Since aggressive cancers are frequently hypermetabolic with angiogenic vessels, quantification of blood flow (BF) can be vital for cancer diagnosis. Our laboratory has developed a noncontact diffuse correlation tomography (ncDCT) system for 3-D imaging of BF distribution in deep tissues (up to centimeters). The ncDCT system employs two sets of optical lenses to project source and detector fibers respectively onto the tissue surface, and applies finite element framework to model light transportation in complex tissue geometries.
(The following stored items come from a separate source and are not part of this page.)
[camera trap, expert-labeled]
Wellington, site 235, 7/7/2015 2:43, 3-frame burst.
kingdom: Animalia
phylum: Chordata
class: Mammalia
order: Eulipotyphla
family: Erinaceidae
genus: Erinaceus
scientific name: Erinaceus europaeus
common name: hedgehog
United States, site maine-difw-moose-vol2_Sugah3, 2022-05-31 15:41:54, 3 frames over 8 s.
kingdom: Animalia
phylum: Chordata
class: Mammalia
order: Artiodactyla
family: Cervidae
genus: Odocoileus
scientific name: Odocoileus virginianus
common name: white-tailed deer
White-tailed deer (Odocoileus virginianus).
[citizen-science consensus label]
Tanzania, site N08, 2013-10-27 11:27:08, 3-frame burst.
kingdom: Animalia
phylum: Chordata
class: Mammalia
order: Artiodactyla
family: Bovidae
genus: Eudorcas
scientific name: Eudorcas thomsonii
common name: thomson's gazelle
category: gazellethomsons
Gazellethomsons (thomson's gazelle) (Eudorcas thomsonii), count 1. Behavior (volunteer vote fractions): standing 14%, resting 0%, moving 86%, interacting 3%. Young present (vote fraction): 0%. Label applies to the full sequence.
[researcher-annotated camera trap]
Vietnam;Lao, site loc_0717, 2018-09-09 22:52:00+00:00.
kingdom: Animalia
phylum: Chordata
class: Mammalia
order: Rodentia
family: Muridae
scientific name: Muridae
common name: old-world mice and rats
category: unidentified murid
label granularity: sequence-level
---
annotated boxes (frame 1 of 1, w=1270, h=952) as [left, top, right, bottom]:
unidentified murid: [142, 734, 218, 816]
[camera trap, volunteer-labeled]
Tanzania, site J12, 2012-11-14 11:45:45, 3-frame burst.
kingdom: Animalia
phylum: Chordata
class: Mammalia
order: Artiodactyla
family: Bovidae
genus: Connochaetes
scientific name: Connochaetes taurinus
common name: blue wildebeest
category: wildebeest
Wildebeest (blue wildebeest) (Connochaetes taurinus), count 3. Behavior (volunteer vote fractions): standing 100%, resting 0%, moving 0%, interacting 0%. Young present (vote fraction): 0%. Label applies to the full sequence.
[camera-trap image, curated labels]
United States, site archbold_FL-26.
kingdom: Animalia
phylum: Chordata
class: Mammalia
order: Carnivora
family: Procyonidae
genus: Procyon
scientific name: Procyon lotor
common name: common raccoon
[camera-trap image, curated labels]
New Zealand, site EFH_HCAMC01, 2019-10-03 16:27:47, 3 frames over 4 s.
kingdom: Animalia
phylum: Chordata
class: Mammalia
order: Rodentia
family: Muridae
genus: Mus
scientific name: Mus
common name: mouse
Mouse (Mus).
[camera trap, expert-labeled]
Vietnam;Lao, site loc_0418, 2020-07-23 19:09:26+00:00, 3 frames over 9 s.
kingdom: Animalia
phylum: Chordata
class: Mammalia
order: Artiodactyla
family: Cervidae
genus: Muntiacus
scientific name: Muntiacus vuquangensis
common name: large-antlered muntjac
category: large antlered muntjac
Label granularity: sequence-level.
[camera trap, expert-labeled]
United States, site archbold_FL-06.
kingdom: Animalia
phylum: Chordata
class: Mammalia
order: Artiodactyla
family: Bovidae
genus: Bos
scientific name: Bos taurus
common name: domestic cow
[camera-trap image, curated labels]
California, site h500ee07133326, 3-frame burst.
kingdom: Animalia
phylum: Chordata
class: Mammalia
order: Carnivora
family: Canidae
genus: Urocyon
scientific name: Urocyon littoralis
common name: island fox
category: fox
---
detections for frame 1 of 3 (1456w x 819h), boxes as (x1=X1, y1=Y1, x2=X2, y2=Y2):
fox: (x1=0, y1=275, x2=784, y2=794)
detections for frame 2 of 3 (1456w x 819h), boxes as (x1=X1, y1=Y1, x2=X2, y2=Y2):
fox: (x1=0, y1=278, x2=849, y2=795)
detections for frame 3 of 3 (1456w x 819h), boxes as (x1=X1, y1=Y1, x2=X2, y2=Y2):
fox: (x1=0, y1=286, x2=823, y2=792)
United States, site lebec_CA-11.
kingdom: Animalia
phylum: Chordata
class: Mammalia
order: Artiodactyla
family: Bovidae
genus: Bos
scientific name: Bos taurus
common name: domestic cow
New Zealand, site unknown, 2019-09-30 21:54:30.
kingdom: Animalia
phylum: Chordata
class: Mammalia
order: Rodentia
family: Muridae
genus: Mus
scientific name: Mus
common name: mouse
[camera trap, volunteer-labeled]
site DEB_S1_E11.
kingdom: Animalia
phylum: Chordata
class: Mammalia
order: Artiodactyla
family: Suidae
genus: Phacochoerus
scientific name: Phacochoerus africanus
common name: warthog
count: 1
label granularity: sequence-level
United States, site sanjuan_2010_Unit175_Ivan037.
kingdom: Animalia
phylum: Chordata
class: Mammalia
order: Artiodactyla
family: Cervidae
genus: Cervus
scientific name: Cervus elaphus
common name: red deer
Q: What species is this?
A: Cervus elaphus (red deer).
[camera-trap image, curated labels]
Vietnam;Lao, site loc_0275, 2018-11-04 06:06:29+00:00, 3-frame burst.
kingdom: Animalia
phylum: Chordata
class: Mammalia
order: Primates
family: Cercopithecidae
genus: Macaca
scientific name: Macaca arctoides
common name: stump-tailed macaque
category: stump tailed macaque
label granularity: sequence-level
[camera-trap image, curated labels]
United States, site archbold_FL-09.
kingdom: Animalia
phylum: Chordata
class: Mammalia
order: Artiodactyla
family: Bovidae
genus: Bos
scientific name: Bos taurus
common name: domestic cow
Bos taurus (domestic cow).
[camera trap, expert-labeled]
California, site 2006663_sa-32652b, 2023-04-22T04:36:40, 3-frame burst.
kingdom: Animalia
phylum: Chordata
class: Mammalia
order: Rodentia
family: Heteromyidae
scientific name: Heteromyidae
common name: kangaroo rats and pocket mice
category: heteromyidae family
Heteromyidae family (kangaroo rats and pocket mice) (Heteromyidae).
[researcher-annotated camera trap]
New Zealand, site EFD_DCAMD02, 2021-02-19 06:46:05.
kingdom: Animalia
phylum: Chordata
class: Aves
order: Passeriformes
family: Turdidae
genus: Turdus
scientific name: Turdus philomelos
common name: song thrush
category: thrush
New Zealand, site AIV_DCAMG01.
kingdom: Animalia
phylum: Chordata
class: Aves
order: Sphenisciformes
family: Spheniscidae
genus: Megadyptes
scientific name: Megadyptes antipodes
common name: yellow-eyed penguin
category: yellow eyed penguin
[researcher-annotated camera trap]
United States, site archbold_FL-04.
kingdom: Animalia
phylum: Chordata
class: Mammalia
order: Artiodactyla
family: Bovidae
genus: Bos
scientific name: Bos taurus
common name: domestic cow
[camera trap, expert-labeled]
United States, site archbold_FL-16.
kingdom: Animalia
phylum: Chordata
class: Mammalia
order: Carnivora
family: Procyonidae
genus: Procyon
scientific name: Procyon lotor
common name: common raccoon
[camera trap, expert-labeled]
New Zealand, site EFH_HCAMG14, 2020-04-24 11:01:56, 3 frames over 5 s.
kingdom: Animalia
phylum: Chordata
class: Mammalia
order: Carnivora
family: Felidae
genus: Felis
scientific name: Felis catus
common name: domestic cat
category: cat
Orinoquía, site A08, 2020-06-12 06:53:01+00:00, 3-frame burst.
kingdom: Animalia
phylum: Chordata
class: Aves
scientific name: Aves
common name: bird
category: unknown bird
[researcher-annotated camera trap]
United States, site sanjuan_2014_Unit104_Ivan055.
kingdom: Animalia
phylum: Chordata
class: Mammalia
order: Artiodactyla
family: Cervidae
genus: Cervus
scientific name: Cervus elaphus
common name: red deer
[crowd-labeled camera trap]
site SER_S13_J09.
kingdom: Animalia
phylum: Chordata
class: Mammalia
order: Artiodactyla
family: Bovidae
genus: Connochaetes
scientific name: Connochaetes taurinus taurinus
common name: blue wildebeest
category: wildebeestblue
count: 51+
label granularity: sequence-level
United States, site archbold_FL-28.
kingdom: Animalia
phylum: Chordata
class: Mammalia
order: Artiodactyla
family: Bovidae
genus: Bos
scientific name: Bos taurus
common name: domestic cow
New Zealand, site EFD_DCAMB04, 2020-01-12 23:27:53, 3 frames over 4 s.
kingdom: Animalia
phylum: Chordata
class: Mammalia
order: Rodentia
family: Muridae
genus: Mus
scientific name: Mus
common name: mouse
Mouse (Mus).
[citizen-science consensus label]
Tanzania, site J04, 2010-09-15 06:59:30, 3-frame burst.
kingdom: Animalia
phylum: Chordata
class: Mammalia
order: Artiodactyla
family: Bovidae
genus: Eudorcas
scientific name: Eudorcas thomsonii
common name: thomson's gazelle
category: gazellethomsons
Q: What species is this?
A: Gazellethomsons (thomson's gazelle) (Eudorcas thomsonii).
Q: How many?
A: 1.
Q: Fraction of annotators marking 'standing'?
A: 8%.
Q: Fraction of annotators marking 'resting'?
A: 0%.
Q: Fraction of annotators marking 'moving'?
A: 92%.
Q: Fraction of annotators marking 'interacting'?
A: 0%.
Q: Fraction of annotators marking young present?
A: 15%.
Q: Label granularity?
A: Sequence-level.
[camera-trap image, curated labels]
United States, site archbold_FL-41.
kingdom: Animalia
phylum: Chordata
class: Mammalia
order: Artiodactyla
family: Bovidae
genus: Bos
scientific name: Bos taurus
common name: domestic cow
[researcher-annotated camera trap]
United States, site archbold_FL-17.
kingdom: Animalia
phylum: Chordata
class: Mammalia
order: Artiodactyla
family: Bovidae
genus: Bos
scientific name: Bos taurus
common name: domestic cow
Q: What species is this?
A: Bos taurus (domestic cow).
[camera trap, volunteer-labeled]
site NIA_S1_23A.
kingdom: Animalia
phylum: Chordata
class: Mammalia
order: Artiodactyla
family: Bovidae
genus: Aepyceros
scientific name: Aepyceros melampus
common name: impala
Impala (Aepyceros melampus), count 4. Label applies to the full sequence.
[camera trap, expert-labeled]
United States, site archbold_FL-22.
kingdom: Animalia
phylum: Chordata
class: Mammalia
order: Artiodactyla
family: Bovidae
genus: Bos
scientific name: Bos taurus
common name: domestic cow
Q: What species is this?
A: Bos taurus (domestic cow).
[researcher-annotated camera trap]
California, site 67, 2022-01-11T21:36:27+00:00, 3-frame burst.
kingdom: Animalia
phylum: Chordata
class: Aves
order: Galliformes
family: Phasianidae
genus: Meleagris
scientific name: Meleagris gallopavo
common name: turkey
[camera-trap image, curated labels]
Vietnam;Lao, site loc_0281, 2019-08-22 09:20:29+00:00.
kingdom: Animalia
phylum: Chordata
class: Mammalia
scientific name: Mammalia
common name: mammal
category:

This thesis reports our first step to adapt the ncDCT system for 3-D imaging of BF contrasts in human breast tumors. A commercial 3-D camera was used to obtain breast surface geometry which was then converted to a solid volume mesh. An ncDCT probe scanned over a region of interest on the breast mesh surface and the measured boundary data were used for 3-D image reconstruction of BF distribution. This technique was tested with computer simulations and in 28 patients with breast tumors. Results from computer simulations suggest that relatively high accuracy can be achieved when the entire tumor was within the sensitive region of diffuse light. Image reconstruction with a priori knowledge of the tumor volume and location can significantly improve the accuracy in recovery of tumor BF contrasts. In vivo ncDCT imaging results from the majority of breast tumors showed higher BF contrasts in the tumor regions compared to the surrounding tissues. Reconstructed tumor depths and dimensions matched ultrasound imaging results when the tumors were within the sensitive region of light propagation. The results demonstrate that ncDCT system has the potential to image BF distributions in soft and vulnerable tissues without distorting tissue hemodynamics. In addition to this primary study, detector fibers with different modes (i.e., single-mode, few-mode, multimode) for photon collection were experimentally explored to improve the signal-to-noise ratio of diffuse correlation spectroscopy flow-oximeter measurements.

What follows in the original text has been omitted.